Ukraine's parliament has declared last Sunday's presidential run-off election in the former Soviet republic invalid.
Lawmakers approved a resolution declaring that the run-off was subject to many irregularities and failed to reflect the intention of voters. They also expressed no confidence in the country's central election commission, which had declared pro-Russian Prime Minister Victor Yanukovych the victor
Tens of thousands of demonstrators backing western-leaning challenger Viktor Yushchenko have massively protested in Kiev and other cities against the decision.
The parliamentary decisions are not legally binding but give added weight to Monday's Supreme Court consideration of reports by the opposition and international monitors of widespread election fraud.
Mr.

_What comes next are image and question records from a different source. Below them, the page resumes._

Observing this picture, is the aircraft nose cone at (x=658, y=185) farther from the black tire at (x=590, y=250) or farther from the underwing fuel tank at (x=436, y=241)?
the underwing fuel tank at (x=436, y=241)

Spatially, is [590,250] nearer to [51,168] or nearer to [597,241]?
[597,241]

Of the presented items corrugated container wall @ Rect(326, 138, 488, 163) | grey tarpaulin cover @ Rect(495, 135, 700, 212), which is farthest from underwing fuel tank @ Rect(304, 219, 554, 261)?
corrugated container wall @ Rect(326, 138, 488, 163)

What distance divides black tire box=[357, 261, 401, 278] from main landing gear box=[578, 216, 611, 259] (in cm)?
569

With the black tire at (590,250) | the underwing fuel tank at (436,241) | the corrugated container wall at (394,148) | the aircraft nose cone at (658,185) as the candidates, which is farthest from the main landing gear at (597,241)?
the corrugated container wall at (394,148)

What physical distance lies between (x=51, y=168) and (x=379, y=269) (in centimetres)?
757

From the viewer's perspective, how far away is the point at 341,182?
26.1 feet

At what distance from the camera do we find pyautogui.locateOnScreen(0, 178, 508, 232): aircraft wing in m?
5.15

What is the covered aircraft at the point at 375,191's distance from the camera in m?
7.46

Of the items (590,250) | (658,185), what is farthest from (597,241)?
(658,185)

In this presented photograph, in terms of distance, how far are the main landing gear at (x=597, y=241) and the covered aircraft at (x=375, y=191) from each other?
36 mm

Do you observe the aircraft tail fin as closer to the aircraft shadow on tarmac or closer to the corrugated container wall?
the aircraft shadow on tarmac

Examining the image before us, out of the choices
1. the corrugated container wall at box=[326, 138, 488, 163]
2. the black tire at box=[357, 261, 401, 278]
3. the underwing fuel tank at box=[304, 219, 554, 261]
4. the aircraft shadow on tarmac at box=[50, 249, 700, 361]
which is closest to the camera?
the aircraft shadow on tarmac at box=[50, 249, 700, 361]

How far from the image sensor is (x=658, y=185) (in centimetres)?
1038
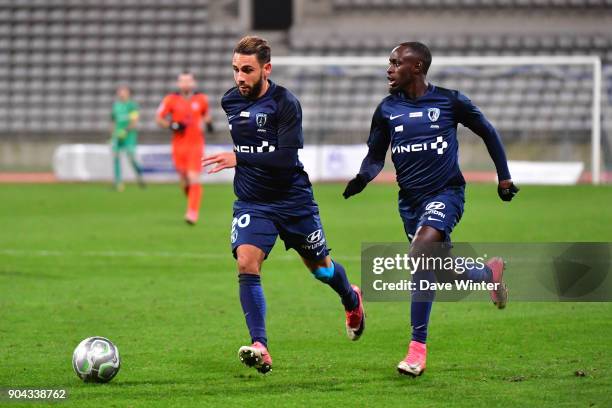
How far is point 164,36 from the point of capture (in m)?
31.3

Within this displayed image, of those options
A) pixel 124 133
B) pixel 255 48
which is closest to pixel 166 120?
pixel 124 133

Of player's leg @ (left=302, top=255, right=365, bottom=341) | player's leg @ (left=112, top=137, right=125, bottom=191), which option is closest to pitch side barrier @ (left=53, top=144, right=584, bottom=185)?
player's leg @ (left=112, top=137, right=125, bottom=191)

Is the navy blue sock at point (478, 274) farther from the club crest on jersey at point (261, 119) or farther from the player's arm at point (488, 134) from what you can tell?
the club crest on jersey at point (261, 119)

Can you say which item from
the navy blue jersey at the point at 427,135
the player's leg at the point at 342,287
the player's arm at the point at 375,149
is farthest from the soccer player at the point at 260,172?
the navy blue jersey at the point at 427,135

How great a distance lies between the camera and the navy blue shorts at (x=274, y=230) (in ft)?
22.0

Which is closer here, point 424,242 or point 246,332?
point 424,242

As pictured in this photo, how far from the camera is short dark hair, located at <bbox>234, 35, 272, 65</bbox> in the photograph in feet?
21.8

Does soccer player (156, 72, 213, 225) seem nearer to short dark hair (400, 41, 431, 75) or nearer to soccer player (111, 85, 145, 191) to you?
soccer player (111, 85, 145, 191)

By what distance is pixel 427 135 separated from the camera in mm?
6809

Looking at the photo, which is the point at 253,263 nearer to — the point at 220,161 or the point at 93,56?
the point at 220,161

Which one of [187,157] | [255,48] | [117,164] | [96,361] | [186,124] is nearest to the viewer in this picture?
[96,361]

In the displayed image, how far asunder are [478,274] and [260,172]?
4.91 ft

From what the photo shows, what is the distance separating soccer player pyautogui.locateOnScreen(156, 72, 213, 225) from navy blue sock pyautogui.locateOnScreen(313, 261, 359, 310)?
29.7ft

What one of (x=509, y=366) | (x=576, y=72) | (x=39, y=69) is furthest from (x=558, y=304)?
(x=39, y=69)
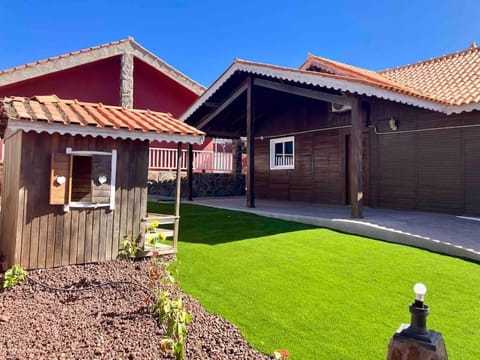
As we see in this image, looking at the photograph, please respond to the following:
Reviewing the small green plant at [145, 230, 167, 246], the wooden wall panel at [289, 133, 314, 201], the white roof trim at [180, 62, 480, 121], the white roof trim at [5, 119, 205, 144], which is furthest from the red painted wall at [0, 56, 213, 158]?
the small green plant at [145, 230, 167, 246]

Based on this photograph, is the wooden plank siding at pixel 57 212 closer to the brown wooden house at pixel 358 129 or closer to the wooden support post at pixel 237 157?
the brown wooden house at pixel 358 129

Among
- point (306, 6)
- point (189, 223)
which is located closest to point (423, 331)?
point (189, 223)

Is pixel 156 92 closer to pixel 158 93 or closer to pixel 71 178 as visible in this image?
pixel 158 93

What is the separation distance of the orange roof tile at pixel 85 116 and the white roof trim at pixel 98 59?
436 inches

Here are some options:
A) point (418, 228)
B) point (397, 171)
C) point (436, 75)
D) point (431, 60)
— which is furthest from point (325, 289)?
point (431, 60)

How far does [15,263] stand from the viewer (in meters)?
5.03

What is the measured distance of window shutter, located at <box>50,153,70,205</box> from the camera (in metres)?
5.23

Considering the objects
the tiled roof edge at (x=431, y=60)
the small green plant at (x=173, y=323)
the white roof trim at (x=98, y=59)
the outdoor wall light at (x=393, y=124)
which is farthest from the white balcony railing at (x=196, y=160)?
the small green plant at (x=173, y=323)

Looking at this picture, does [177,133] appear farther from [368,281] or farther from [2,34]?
[2,34]

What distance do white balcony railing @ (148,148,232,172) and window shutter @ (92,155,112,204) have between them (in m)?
11.6

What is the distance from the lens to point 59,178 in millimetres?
5234

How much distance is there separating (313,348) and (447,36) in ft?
71.4

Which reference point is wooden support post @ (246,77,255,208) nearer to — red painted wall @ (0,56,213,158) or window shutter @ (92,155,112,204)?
window shutter @ (92,155,112,204)

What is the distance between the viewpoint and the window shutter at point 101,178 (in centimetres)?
562
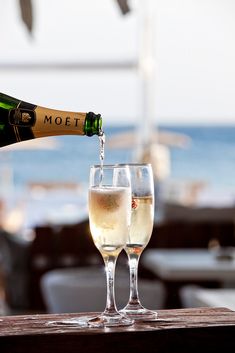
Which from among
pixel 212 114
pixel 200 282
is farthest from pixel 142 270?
pixel 212 114

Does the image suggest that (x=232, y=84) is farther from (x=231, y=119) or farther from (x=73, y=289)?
(x=73, y=289)

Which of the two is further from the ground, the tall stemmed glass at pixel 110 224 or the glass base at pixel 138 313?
the tall stemmed glass at pixel 110 224

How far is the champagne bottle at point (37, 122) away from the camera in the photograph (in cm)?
117

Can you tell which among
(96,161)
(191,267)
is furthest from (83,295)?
(96,161)

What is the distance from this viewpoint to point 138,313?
1216 millimetres

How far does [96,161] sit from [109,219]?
2168cm

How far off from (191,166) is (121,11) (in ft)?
69.8

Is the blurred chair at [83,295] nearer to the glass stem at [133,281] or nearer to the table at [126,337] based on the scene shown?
the glass stem at [133,281]

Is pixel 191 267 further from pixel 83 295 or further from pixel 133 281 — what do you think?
pixel 133 281

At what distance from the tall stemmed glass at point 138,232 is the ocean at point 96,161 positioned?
2009cm

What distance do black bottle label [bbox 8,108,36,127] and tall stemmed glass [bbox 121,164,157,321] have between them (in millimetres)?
156

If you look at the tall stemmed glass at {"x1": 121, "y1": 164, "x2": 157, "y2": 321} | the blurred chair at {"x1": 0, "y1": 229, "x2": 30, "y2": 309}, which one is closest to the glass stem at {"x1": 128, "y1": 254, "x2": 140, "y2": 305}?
the tall stemmed glass at {"x1": 121, "y1": 164, "x2": 157, "y2": 321}

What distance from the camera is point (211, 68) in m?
22.9

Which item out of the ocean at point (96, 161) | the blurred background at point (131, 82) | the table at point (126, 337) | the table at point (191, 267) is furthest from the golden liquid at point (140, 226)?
the ocean at point (96, 161)
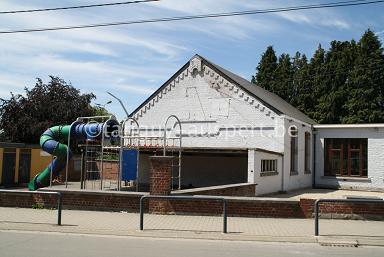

Yushchenko late Friday called for fresh elections on December 12.
Meanwhile, a multilateral committee tasked with resolving the political stalemate and made up of representatives of both sides is scheduled to meet today.
President Bush says he hopes the Ukrainian election dispute is resolved in a way that, in his words, "brings credit to the Ukrainian government."
Mr. Bush said Friday allegations of vote fraud in Ukraine must be investigated, and the international community is watching the situation very carefully.
Earlier, a U.S. State Department official said Washington is supporting efforts by Poland and the rest of the European Union to mediate the dispute.
Russian Foreign Minister Sergei Lavrov sharply criticized what he called attempts by Western countries to influence the outcome of the election. He said Ukrainians alone should decide their country's future.
Western nations have rejected official results declaring Kremlin-backed Prime Minister Viktor Yanukovych the winner of Sunday's election. They say the election fell far short of international democratic standards.